In both document and face identification, we are dealing with extremely sensitive data that all participants in the process must carefully protect from the public view. The user has to ensure they do not upload images of their own document or the face to unknown webpages, signing up for questionable services. Organizations, on their part, are responsible to select appropriate contractors that develop technical solutions and ensure that those solutions are security integrated into their own IT systems. System integrators, in turn, are absolutely required to avoid the involvement of third-party uncontrolled servers, where sensitive data could get stored, and then transmitted through some unprotected channels. And last but not least, developers of technical solutions for remote identification have to eliminate the chances of data transfer to third-party resources which are outside the control of the end-user of that data.
To conclude, the safest solution today seems to be such an IT infrastructure where recognition is performed autonomously on the user’s end device without saving and transferring images of documents through third party channels, so that the scammers do not have a way to steal, sell, and use that data illegally for their own needs. Thus, in remote identification, face recognition and document recognition processes are not mutually replacing steps but should rather be a synergy, because the functionality of both is revealed at their fullest extent when used together.

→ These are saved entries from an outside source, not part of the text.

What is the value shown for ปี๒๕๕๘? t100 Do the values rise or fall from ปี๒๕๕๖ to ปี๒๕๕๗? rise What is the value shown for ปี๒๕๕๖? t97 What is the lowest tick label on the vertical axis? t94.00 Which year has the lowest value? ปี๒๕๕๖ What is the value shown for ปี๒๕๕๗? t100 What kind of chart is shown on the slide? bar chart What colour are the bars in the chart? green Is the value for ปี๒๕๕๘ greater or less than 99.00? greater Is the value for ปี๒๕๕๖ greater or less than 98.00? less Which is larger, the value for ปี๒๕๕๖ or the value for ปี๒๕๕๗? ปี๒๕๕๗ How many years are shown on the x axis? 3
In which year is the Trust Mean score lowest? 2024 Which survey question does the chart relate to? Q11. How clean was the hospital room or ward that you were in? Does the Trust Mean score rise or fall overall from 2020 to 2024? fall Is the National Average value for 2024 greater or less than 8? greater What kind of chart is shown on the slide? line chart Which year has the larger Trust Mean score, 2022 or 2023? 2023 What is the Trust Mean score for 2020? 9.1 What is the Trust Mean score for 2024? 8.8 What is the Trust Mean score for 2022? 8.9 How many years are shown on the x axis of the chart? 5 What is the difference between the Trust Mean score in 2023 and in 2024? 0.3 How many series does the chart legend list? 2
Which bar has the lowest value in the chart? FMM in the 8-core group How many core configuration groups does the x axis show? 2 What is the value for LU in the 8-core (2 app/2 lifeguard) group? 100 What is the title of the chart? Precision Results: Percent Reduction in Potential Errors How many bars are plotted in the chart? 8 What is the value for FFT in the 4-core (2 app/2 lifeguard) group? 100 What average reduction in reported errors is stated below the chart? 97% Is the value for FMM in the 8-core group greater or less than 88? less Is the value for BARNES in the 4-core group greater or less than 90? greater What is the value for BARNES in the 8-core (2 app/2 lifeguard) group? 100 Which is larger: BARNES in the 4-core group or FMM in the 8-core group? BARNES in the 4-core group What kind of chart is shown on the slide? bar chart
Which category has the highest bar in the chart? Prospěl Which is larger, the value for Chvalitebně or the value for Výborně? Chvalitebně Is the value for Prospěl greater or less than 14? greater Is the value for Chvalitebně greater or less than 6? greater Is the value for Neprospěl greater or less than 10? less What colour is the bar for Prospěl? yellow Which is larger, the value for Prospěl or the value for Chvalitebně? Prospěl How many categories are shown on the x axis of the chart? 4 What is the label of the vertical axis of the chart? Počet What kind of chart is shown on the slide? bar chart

In today’s pandemic, when 90% of the active population is put in quarantine, reliable and secure recognition systems, on one hand, allow businesses to maintain interaction with their own customers instead of breaking up, in despair, for the forced vacation; and on the other, those systems do not infringe the freedoms of ordinary citizens, already suffering from compulsory self-isolation. It is important that such systems – unlike those that practice total control of society, the prototype of which was described by George Orwell in his infamous dystopia, – do not monitor citizens at any time, including in times of pandemic; that those technologies do not collect or carelessly transfer personal data through encrypted networks. It requires a willingness on the part of the public to use recognition technologies. The introduction of ignorant solutions, the irrational use of existing recognition abilities may rapidly lead to a real digital dictatorship. Instead of improving the quality of life and creating positive changes in socio-economic environment, there is a huge risk of getting the complete opposite effect: we might end up with technologies that pose a threat to ordinary citizens and peace, and contribute to the prosperity of fraudsters.